For this study, the team used biomedically engineered organoids in the lab that mimicked human blood vessels and kidneys. These are essentially clumps of cells that act as the whole organ within the human body and are grown from human stem cells. On these organoids, the team then used hrsACE2 and found that it could prevent the entry of the coronavirus into the host cells. The decrease in the viral load affecting the host cells was by a factor of 1,000-5,000, they wrote.
Nria Montserrat, ICREA professor at the Institute for Bioengineering of Catalonia in Spain, part of the team, added, "Using organoids allows us to test in a very agile way treatments that are already being used for other diseases, or that are close to being validated. In these moments in which time is short, human organoids save the time that we would spend to test a new drug in the human setting."
For this study, they used a Swedish patient who tested positive for COVID-19 in early February 2020. The SARS-CoV-2 virus was isolated from the nasopharyngeal samples of the patient. They grew the virus in the Vero E6 cells and looked at its genetic sequence using Next-Generation Sequencing (Genbank accession number MT093571).
What was found?
The researchers wrote, "Here we show that clinical-grade hrsACE2 reduced SARS-CoV-2 recovery from Vero cells by a factor of 1,000-5,000." They added that using an equivalent of mouse rsACE2 on the cells had no such inhibitory effect of the virus on the human organoids. They add, "We also show that SARS-CoV-2 can directly infect engineered human blood vessel organoids and human kidney organoids, which can be inhibited by hrsACE2."
They wrote, "hrsACE-2 can inhibit SARS-CoV-2 infection in a dose-dependent manner hrsACE2 has already undergone clinical phase 1 and phase 2 testing and is being considered for the treatment of COVID-19."
For this study, they found the efficacy of clinical-grade hrsACE2. They infected the Vero-E6 cells with different viral loads of SARS-CoV-2. They named them "103 plaque-forming units (PFUs; MOI 0.02), 105 PFUs (MOI 2), and 106 PFUs (MOI 20)," respectively.

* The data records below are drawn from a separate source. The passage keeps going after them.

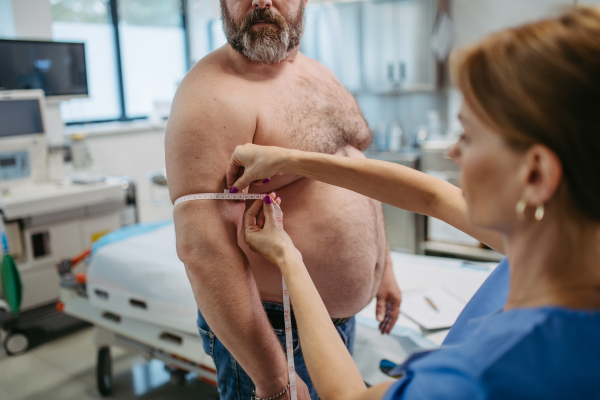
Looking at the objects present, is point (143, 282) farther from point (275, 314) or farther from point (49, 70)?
point (49, 70)

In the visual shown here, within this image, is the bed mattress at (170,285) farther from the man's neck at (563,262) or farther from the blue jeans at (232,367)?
the man's neck at (563,262)

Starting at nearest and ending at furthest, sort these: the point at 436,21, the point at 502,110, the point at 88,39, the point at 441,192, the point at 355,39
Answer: the point at 502,110 → the point at 441,192 → the point at 436,21 → the point at 355,39 → the point at 88,39

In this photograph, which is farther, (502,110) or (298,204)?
(298,204)

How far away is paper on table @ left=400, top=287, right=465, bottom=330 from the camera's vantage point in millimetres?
1781

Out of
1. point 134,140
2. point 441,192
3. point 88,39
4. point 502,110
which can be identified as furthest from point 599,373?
point 88,39

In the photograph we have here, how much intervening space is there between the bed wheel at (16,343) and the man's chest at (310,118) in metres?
2.51

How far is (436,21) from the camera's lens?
4.17 metres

Infection of cells after an hour of administration of hrsACE2 followed by washing and incubation without hrsACE2 showed that at 15 hours post-infection, there was a significant SARS-CoV-2 infection in the cells. They tested the viral RNA in the cells using qRT-PCR.
Conclusions and implications
Penninger added, "The virus causing COVID-19 is a close sibling to the first SARS virus. Our previous work has helped to rapidly identify ACE2 as the entry gate for SARS-CoV-2, which explains a lot about the disease. Now we know that a soluble form of ACE2 that catches the virus could be indeed a very rational therapy that specifically targets the gate the virus must take to infect us. There is hope for this horrible pandemic."
The team concludes that as such, it cannot be predicted that the effects of the hrsACE2 would remain the same during the whole course of the illness. What can be seen is the prevention of the virus from infecting host cells, they wrote. They also warn that this study did not test the effect of the trial drug on lung organoids, and as lungs are one of the main organs that are damaged, the study needs further exploration. Also, human trials are needed to see the effect of the drug on actual patients of COVID-19. They sign off, "To address these issues, further studies are needed to illuminate the effect of hrsACE2 at later stages of infection in vitro and in vivo."
The study was funded by the Canadian federal government.